----- Bloc de texte -----
Attentats : traiter les racines du mal
Attentats : traiter les racines du mal
Les auteurs des différents attentats ont 4 points communs : jeunes délinquants; ayant connu des périodes d'emprisonnement; reconvertis à l'Islam sous l'influence de gourous, d'un groupe restreint ou de l'Internet; touristes du terrorisme dans les zones de guerre du Moyen-Orient ou d'Asie centrale; "leur subjectivité est marquée par la haine de la société, le sentiment de rejet ou d'humiliation en tant qu'Arabe, Noir ou musulman, notamment en prison". (Patrick Weil, "Le sens de la République", Grasset, 2015, p 94)
Ils relèvent de la catégorie mise en lumière par l'essayiste allemand Hans-Magnus Enzensberger sous le nom de "perdant radical". Catégorie née de la mondialisation, son nombre a tendance à se multiplier : "Le raté peut se résigner à son sort, la victime peut demander compensation, le vaincu peut toujours se préparer au prochain round. Le perdant radical en revanche, prend un chemin distinct, il devient invisible, cultive ses obsessions accumule ses énergies et attend son heure. Le perdant radical est difficile à repérer, il se tait et attend. Il ne laisse rien paraître. C'est pour cela qu'on le craint.(...) La religion n'est pas la cause initiale, elle constitue le catalyseur d'une tension et d'une frustration latente." (in "Le perdant radical. Essai sur les hommes de la terreur." Gallimard, 2006, p 12 et 24).
Cette tension et cette frustration alimentant la haine de la France trouvent leurs racines dans des blessures historiques et des non-dits.
Blessure historiques et non-dits
Les blessures historiques sont la longue litanie des humiliations subies par les peuples colonisés et "racisés" (selon l'expression inventée par les héritiers révoltés de cette Histoire).
Les non-dits sont, en premier lieu, la persistance d'un racisme implicite qui explique largement la corrélation entre exclusion de l'emploi et couleur de peau et l'aliénation persistante des personnes "racisées" toujours soumises à une image dévalorisée d'elles-mêmes.
Un racisme qui affleure par exemple dans un épisode public tel que la "désinvitation" du rappeur Black M au concert prévu pour le centenaire de la bataille de Verdun au printemps 2016.
Un épisode analysé par le nouveau magazine "Négus" dans son n°1 de juillet 2016.
----- Données fournies -----
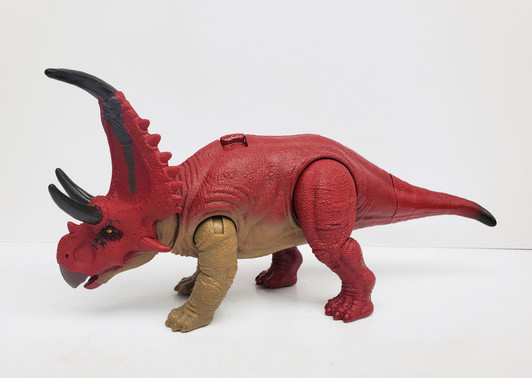 Hasbro Jurassic World Dominion Wild Roar Diabloceratops (no package)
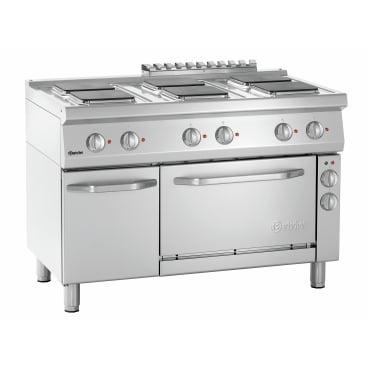 Bartscher Elektroherd 700, B1200, 6PL, EBO 1 Stück - Bild-Darstellung des Produktes 1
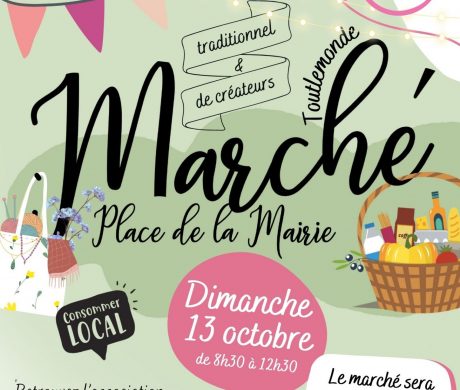 Marché “Octobre rose” le 13 octobre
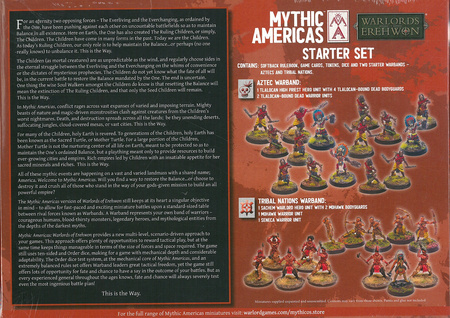 Mythic America Aztec & Nations Starter Set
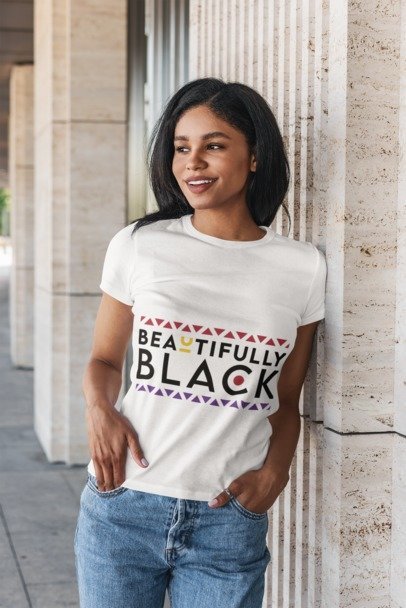 Beautifully Black Unisex Signature T-Shirt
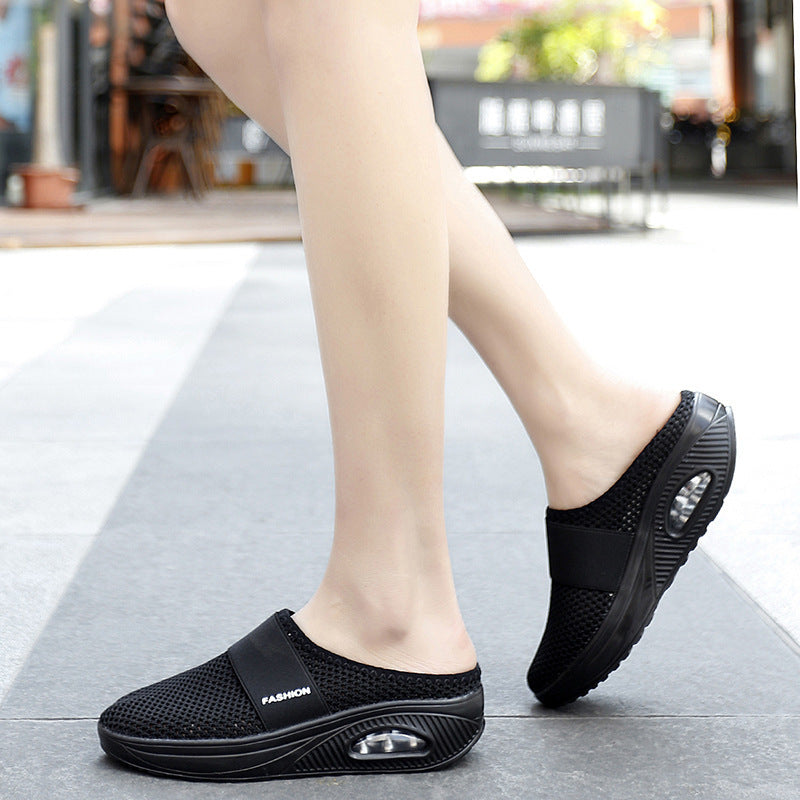 Damen Atmungsaktive Freizeit-Slippers EB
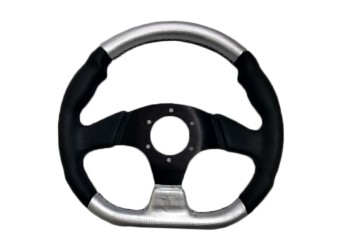 ΤΙΜΟΝΙ ΔΕΡΜΑ Χ2 33 ΜΑΥΡΟ-ΑΣΗΜΙ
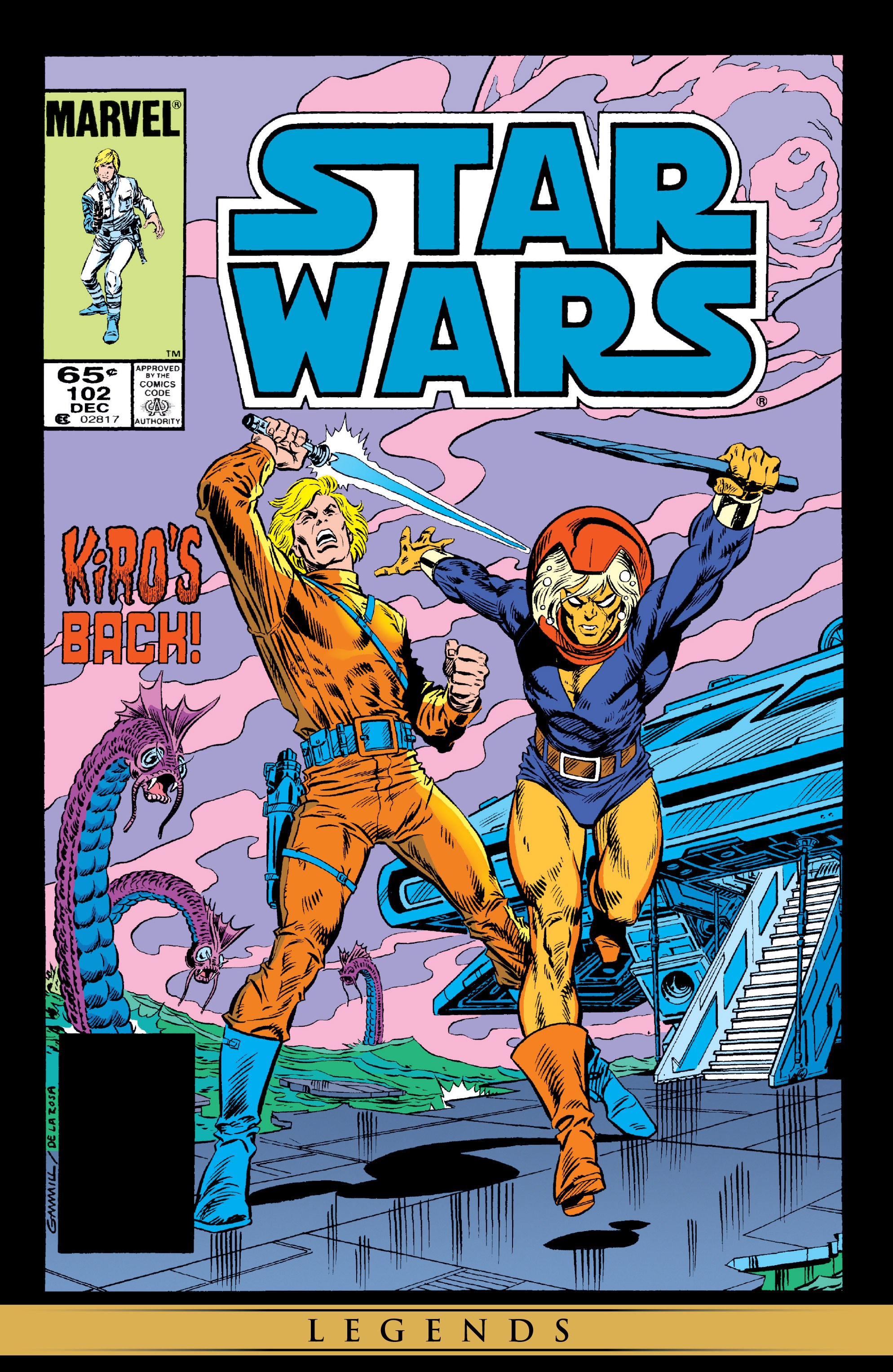 Read online Star Wars (1977) comic -  Issue #102 - 1
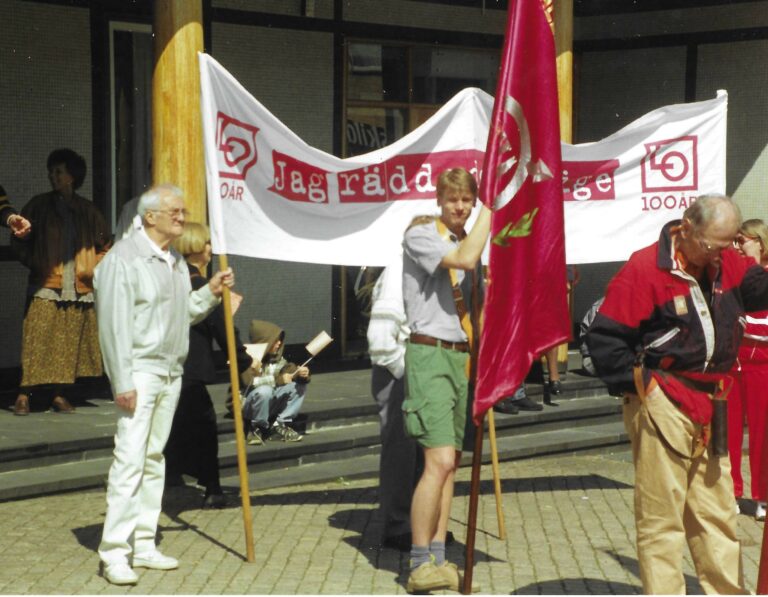 Arbetarkommunen Simrishamn. Foto K Karlsson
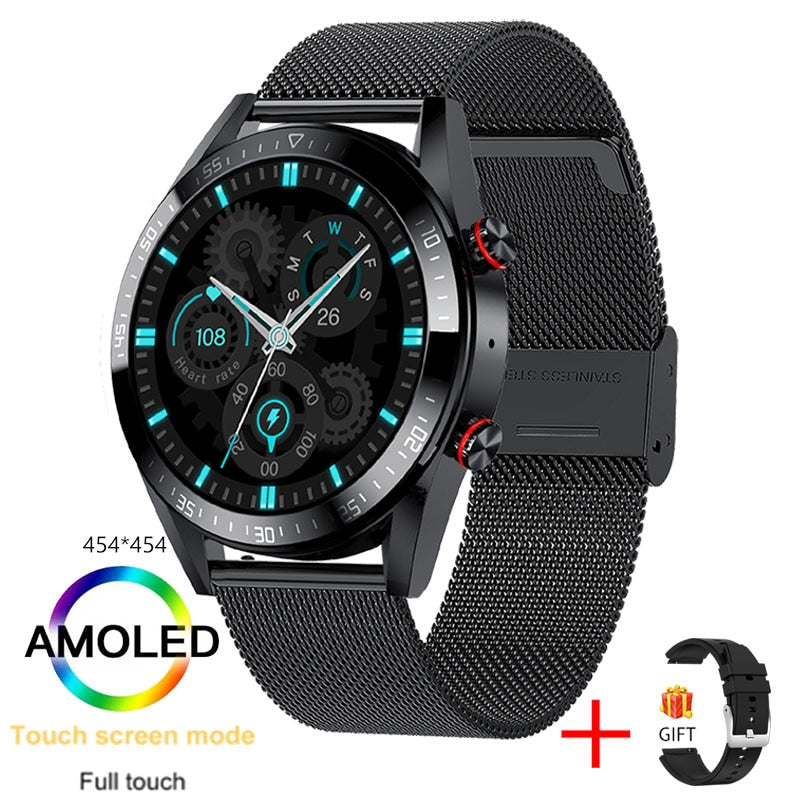 Cutting-Edge Android 454x454 Screen Smartwatch | Bluetooth Calling & Music Playback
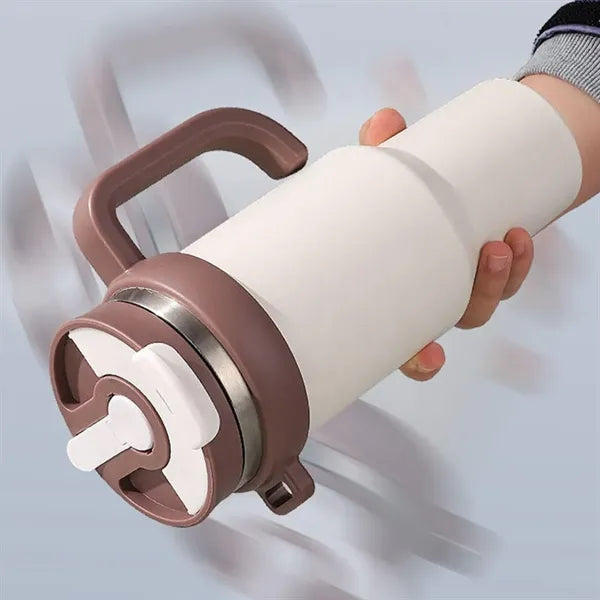 40oz Stainless Steel Thermal Cup Insulated Tumbler for Car T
-----
La consigne: Rédigez, s'il vous plaît, la suite du texte sur les racines des attentats, en reprenant juste après sa dernière phrase.

Réponse à la consigne:
"On a reproché à Black M d'avoir il y a dix ans critiqué la France. Plus que d'autres satires de la République, le Noir ne peut se risquer à provoquer notre beau pays sous peine d'être poursuivi ou exclu. (...) Pourtant l'histoire de la chanson française et celle du pamphlet politique se sont souvent confondues, de Brassens à Renaud (...) - NB pour ceux qui ne voient pas l'allusion : La mauvaise réputation de Brassens et Hexagone de Renaud : relisez donc les paroles...- Donc, de courageux énervés sont allé chercher dix ans auparavant dans la littérature chansonnière de Black M des faux pas. Black M n'avait qu'à bien raser les murs !
Devant tant d'animosité, Black M a senti que sa carte d'identité française n'était pas convaincante. Il a alors choisi la carte de l'arbre généalogique. Son grand -père a fait la guerre pour la France dans ce qu'on appelle pompeusement la Seconde Guerre Mondiale. Certains passionnés se sont attaqués à cette déclaration en affirmant que c'était faux jusqu'à ce que le journal "Le Monde" fasse une enquête et retrouve dans les archives des anciens combattants la fiche d'Alpha Diallo, le grand-père en question (...) Il ne suffit pas d'être né en France ou d'avoir la nationalité française, il est demandé à l'homme de couleur un pedigree pour mériter une place dans cette brillante histoire française.
(...) L'histoire de France nous appartient, vous n'avez rien à y faire. Vous devez la connaître, mais surtout n'y participez pas, vous ne faîtes pas partie du tableau.
Faire l'histoire de l'Afrique sans les Africains et maintenant l'histoire de la France sans les Noirs." (Billet d'humeur, p 5)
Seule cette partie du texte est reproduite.